**Prompt**.
Copy every one of the records below verbatim, omitting the pictures.

● ● ● ● ●

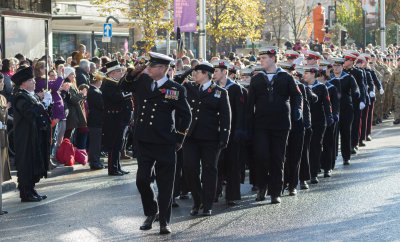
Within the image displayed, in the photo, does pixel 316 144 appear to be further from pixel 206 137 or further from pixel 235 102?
pixel 206 137

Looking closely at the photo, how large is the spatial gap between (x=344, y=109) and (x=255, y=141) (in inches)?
189

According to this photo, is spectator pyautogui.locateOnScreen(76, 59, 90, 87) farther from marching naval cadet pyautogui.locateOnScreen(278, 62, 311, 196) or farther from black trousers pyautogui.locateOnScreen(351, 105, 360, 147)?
marching naval cadet pyautogui.locateOnScreen(278, 62, 311, 196)

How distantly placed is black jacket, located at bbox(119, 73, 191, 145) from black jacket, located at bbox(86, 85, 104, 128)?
6338mm

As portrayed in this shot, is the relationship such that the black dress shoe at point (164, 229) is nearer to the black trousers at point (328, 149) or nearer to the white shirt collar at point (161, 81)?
the white shirt collar at point (161, 81)

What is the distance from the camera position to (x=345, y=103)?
15469 millimetres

● ● ● ● ●

**Task result**.
Within the image displayed, in the photo, does pixel 316 144 appear to be further from pixel 206 137 or further from pixel 235 102?
pixel 206 137

Looking closely at the photo, how large is the spatial gap between (x=344, y=109) and (x=255, y=141) (in inches)?
189

According to this photo, is spectator pyautogui.locateOnScreen(76, 59, 90, 87) farther from marching naval cadet pyautogui.locateOnScreen(278, 62, 311, 196) or farther from black trousers pyautogui.locateOnScreen(351, 105, 360, 147)?
marching naval cadet pyautogui.locateOnScreen(278, 62, 311, 196)

How distantly placed is black jacket, located at bbox(119, 73, 191, 145) from black jacket, located at bbox(86, 85, 104, 128)?
6338mm

As portrayed in this shot, is the relationship such that the black dress shoe at point (164, 229) is nearer to the black trousers at point (328, 149) or nearer to the white shirt collar at point (161, 81)?
the white shirt collar at point (161, 81)

What is the distance from the camera position to (x=345, y=103)?
15469 millimetres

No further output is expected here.